The institute’s extensive facilities, located in Richmond, NSW, were developed as a result of a $40 million grant from the Australian Government as part of its Education Investment Fund, together with funding from the University of Western Sydney. They are dedicated to researching the impact of climate change on Australia’s precious land resources - native forest ecosystems, managed forests and agricultural lands.

The research facilities, which are among the largest and most complex in the world, allow scientists to create future climatic conditions, including elevated atmospheric carbon dioxide concentrations, higher temperatures and changed rainfall patterns. The impact of the changes on the natural environment - from genes to entire terrestrial ecosystems - will be documented and used to help better predict the consequences of climate change and, importantly, provide insights on how humans can adapt.

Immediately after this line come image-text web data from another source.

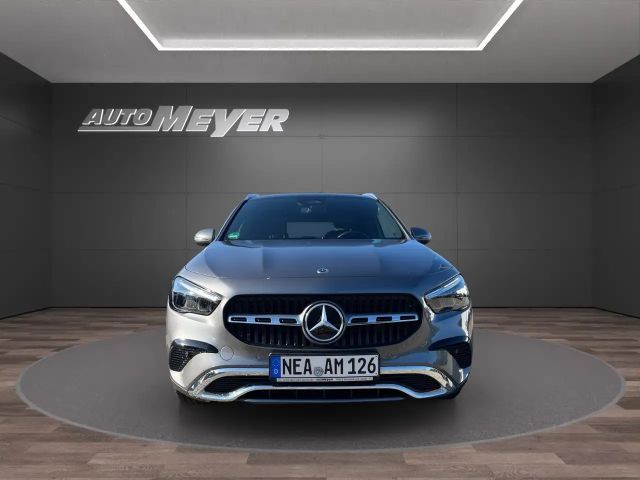 Mercedes-Benz GLA 180 Progressive
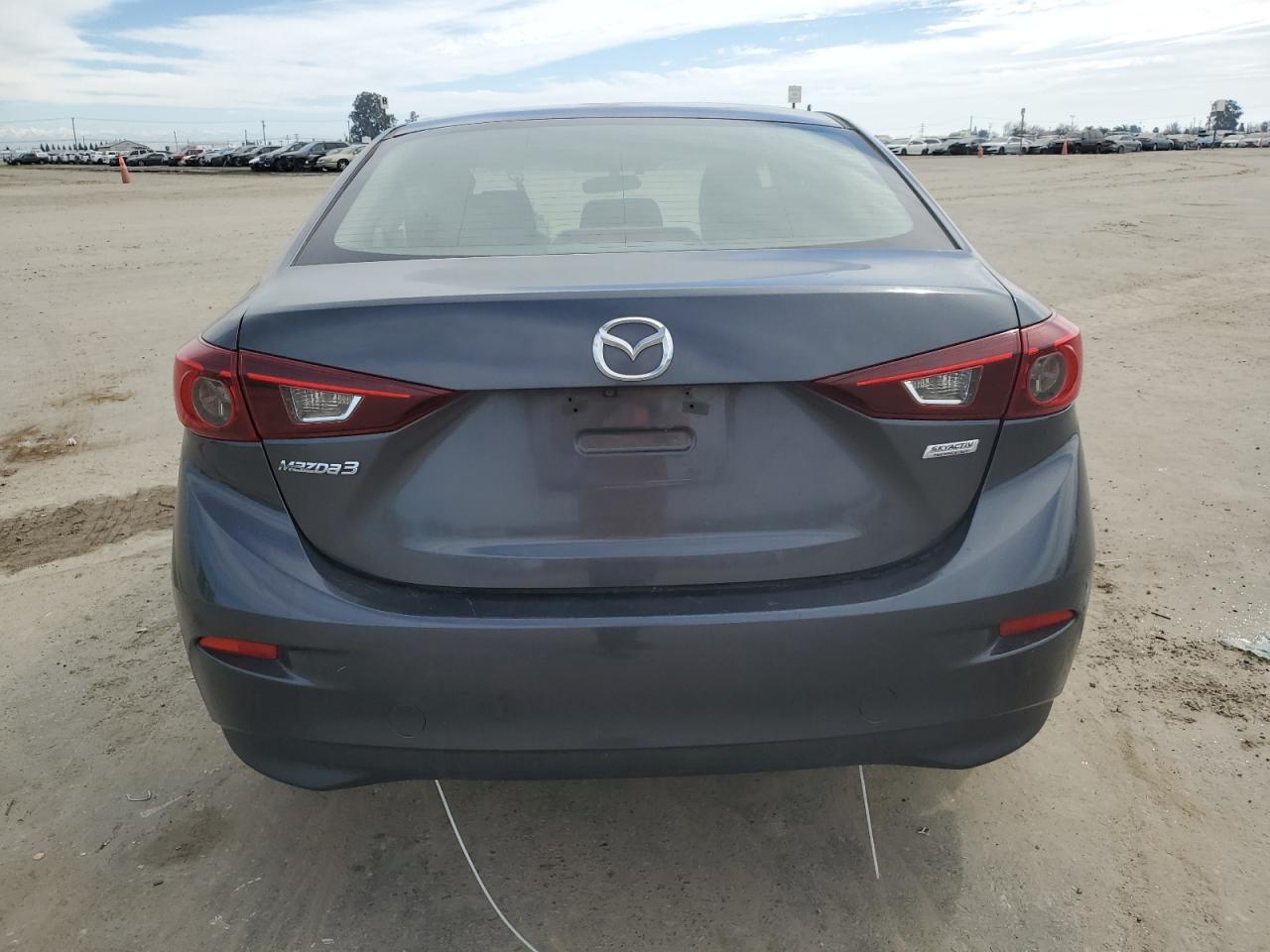 2016 Mazda 3 - Image 6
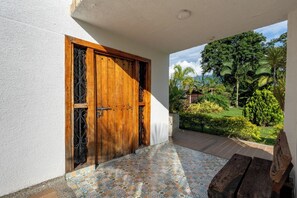 Terrace/patio - Valle Luna Country House: Comfort and Nature in Quindío (Barcelona)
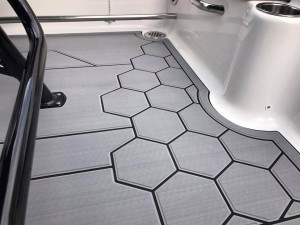 Marine Flooring with Master Rib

Foundation Director of the Hawkesbury Institute, Professor Peter Reich, said research is urgently needed as evidence mounts that extreme weather events are becoming more frequent.

“If we are to adapt to climate change, we need to know how these extreme events affect our terrestrial ecosystems. With this knowledge, we can then manage for increased biodiversity, productivity and carbon storage,” he said.

“Our research can also inform policy makers who are fundamental in helping to solve the problem of climate change.”

Speaking about the ability to simulate and assess future climates, Professor Reich explained, “Not only can we do this from the gene to the ecosystem level, but using our unique suite of facilities we can study the interactions that occur between genes, microbes, organisms and ecosystems, rather than studying them in isolation.

“Such integrated research will provide valuable insights into the function of ecosystems as they respond to global change.”

The institute’s key facilities, all located within walking distance of the UWS Hawkesbury campus and institute’s headquarters, include:

  • Eucalyptus Free Air CO2 Enrichment (EucFACE) - six fibreglass and steel ring structures 28 m high and 25 m in diameter have been built to expose native Cumberland Plain Woodland to elevated atmospheric CO2 concentrations. This is the largest free air CO2 experiment in the world and the first in mature woodland. It will provide data on the impact of rising CO2 on an entire ecosystem, from soil bacteria and fungi to the growth patterns of the tree canopy and the insects that live in them. Each ring has a 43 m-high crane which was used to construct the rings and will now be used by scientists to study the ecosystem at all heights.
  • Tall Tree Chambers - 12 chambers, each with a single tree up to 9 m tall in a precisely controlled environment where the vital signs of the tree are monitored under varied conditions that simulate global environmental change. No other facility anywhere has the capability to grow a tree under carefully controlled climate warming and continuously measure its metabolic fluxes in real time.
  • Large Rain Out Shelters - six large structures 12 m long by 8 m wide by 7 m tall have rain-sensing automated roofs which open and shut, enabling researchers to subject plants to both natural and modified rainfall patterns that mimic those predicted to occur in the future. The shelters will enable multiyear experiments with planted woodland communities to assess the risks from anticipated rainfall regimes where rain falls less often but more intensively during each event.
  • Eddy Covariance (Flux) Tower - a mast (similar to a radio broadcast tower) adorned with sensors monitors the exchange of CO2 and water in a section of native woodland.
  • Environment-controlled glasshouses and insectary - six closed-system large glasshouse chambers are computer controlled to maintain air temperature and atmospheric CO2 at set conditions including preindustrial concentrations. A similar climate-controlled glasshouse complex is available for studying plant-insect interaction. These facilities are designed for experiments aimed at understanding the biochemical and physiological processes underpinning the response of organisms to their environment.
  • DNA sequencing facility - a collection of sophisticated equipment to rapidly analyse molecular changes in plants, microbes and insects following exposure to altered environmental conditions.
  • Growth chambers - living plants housed in climate and light controlled walk-in chambers which maintain air temperature, humidity and atmospheric CO2 at set conditions including preindustrial concentrations.